Article
* Start *

But there were two things, only two things that I want do on screen. Lord knows. I’ll do just about anything and have done. I mean, there are only two things that I want to, and one is, I don’t say GG, I only said it once because so many people find it so offensive. It’s like a slap in the face. Um, I’ll say five, but I get bored with it.

It’s so tiresome. It’s just such an overused word, but yeah. Okay. I’ll bargain with you to take as many fucks out as possible. Leave me just one or two for emphasis. Sure, 

Todd: sure. 

Bill Oberst Jr.: But, okay, so, so I won’t say GD. And then the other thing, I won’t play a corrupt minister, and I’ve turned down three scripts because of that.

People who say, I have faith and I am in touch with the creative force of the universe and then do really, really evil things. I know those people exist. But I don’t want to add fuel to that particular fire. So those are my only other two limitations. Other than that. No. If it’s evil, sure, I’ll play evil on whatever form.

* End *

Problems
a. Reproduce the interview word for word from "Bill Oberst Jr.: But, okay, so, so" to "on whatever form.".
b. Summarize the interview in two sentences.
c. Carry the interview on from its last sentence.

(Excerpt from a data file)
* Start *

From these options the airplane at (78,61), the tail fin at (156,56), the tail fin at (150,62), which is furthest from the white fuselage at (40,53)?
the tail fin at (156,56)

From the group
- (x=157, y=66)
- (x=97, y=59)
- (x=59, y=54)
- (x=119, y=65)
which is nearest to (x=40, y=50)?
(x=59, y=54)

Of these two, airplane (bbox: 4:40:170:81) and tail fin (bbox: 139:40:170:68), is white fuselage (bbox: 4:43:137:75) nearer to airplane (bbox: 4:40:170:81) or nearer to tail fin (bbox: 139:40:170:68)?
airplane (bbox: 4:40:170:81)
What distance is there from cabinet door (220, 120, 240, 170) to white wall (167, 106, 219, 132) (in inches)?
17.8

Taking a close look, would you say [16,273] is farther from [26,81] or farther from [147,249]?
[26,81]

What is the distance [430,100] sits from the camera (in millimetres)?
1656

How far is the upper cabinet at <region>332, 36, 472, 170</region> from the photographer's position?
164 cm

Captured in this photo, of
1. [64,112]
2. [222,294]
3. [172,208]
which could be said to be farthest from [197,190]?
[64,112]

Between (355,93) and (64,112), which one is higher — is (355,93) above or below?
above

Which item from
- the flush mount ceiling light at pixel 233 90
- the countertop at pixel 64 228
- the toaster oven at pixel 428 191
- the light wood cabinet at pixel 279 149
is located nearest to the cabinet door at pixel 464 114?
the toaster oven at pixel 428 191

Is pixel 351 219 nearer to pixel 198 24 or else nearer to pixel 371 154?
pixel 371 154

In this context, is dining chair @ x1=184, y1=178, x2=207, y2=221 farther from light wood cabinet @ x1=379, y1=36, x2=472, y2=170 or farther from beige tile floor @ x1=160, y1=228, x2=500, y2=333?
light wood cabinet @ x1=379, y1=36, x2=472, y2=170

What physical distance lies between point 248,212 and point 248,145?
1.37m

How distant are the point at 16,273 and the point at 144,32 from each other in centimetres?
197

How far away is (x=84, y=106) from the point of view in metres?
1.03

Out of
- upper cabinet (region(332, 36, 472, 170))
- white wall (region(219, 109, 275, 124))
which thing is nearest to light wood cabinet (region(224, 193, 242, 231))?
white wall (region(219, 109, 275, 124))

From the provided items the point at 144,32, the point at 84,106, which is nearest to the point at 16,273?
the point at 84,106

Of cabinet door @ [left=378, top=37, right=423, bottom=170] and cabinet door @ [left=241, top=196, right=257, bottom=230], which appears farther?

* End *

Expected results
a.
Bill Oberst Jr.: But, okay, so, so I won’t say GD. And then the other thing, I won’t play a corrupt minister, and I’ve turned down three scripts because of that.

People who say, I have faith and I am in touch with the creative force of the universe and then do really, really evil things. I know those people exist. But I don’t want to add fuel to that particular fire. So those are my only other two limitations. Other than that. No. If it’s evil, sure, I’ll play evil on whatever form.

b. Bill Oberst Jr. says there are only two things he won't do on screen: use a particular expression that many people find offensive, and play a corrupt minister, a role for which he has turned down three scripts. He explains that he doesn't want to add fuel to the fire of people who claim faith and then do evil things, but that otherwise he will play evil in any form.

c.
Usually my body, my mind, my soul, whatever. That’s my job. 

Craig: Right. Uh, well I, I, that was a great answer and I just want to say that I have a, a huge amount of respect for that. I consider myself a person of faith too. As an actor. You. Are pretending to be someone else. You know, it’s, it’s separate from who you are.

And I don’t, I don’t know if everybody understands that, but I do. And, uh, I respect that you do have your boundaries. I think that’s, that’s amazing. That’s great. 

Bill Oberst Jr.: They’re pretty limited boundaries, no 

Craig: boundaries, none the less. And I would, you know, I don’t know. I’ve never been put in a position where I’ve had to make those choices.

I’ve never been asked to do that. But I see things in film sometimes that, you know, I love. Horror films. This is what Todd and I do week to week for the last three years. We talk about horror films and they’re, you know, I can watch people getting hacked up with chainsaws. Doesn’t bother me at all, but you put a dog.

In violent situation, it really bothers me. Um, I’m, I’m, I’m really bothered by sexual violence. It really bothers me and I don’t, I don’t know what choices I would make if I were asked to be put in those positions. I don’t think that I could, and not just as a person of faith, but just as a person. I don’t know that I could.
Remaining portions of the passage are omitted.